* _TEXT BLOCK_
Posted by Fred Frailey
on Monday, January 4, 2010

The 1996 merger of Southern Pacific into Union Pacific mothballed the Tennessee Pass line from near Glenwood Springs to Pueblo, Colo., and caused tracks east of Pueblo almost to Kansas City to be torn up or shortlined.
 
But that same merger brought two other destitute routes back to life. One was the historic Texas & Pacific line west of Fort Worth, part of the all-but-forgotten second transcontinental railroad. The T&P went from one train a day each way to as many as a dozen (pre-recession), as Union Pacific created a competitive new funnel between Los Angeles and the Southeast.
 
The other, seldom-remarked winner is the former UP Kansas Division mainline, from Kansas City to Denver. During the 1960s, it was populated west of the state capitol of Topeka by the City of St. Louis¸ the Portland Rose, and a mixed freight. Come Amtrak in 1971, and the Kansas Division was lucky to see a train a day. Its automatic block signals were turned off and taken down. So were the pole lines. You could barely find the tracks.

* _AVAILABLE DATA_
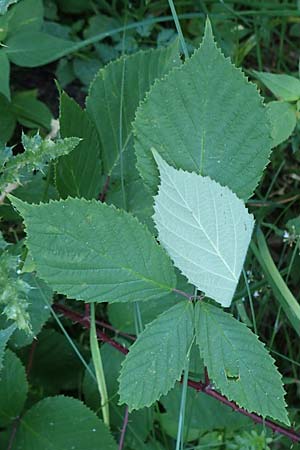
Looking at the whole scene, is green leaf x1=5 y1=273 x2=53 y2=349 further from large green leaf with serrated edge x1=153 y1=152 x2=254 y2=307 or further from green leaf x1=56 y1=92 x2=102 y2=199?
large green leaf with serrated edge x1=153 y1=152 x2=254 y2=307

* _EXERCISE SET_
1: Name every city or town mentioned in the post about the 1996 Union Pacific merger, listing each one once.
2: Pick up the post about the 1996 Union Pacific merger after its final sentence and keep writing it.

* _IN RESPONSE_
1: Glenwood Springs, Pueblo, Kansas City, Fort Worth, Los Angeles, Topeka, Denver

2:
All that changed post 1996. With Tennessee Pass shut down, Union Pacific needed an outlet for the four or five trains of coal sent east each day from mines in western Colorado. The old Kansas Division was reborn, with new rail, new trestles and an ocean of granite roadbed to support the unit trains.
 
From adjacent U.S. Highway 40 the other day, I got an up-close look at the old/new Kansas Division (actually, the line is part of the Denver and Kansas City Service Units now). I hate to disappoint you, but eastern Colorado and western Kansas are not, as many imagine, one big flat tabletop. There are lots of ups and downs.
 
From Denver to Salina, Kan., 450 miles, those four or five trains each way are directed by radio-issued track warrants. But the switches at sidings, spaced roughly 20 miles apart, are remotely controlled by the dispatchers in Omaha, Neb., so that trains don’t need to stop to enter or leave. It’s a poor man’s form of Centralized Traffic Control.
 
As a kid, I learned U.S. geography reading the Official Guide by a bedside lamp, and those Kansas Division station names were branded into my memory: Kit Carson, Cheyenne Wells, and First View in Colorado and Oakley (as in Annie), WaKeeny, Ellis, Sharon Springs, and Bunker Hill across the state line in Kansas. I saw them all for the first time on this drive east. Most of them failed in real life to rise to the stature I once assigned them in my imagination. At First View, I turned around and looked westward. First view of what, I wondered? Not of the Rocky Mountains on this sunny day. But the old station sign and unused grain elevator made for a nice photo.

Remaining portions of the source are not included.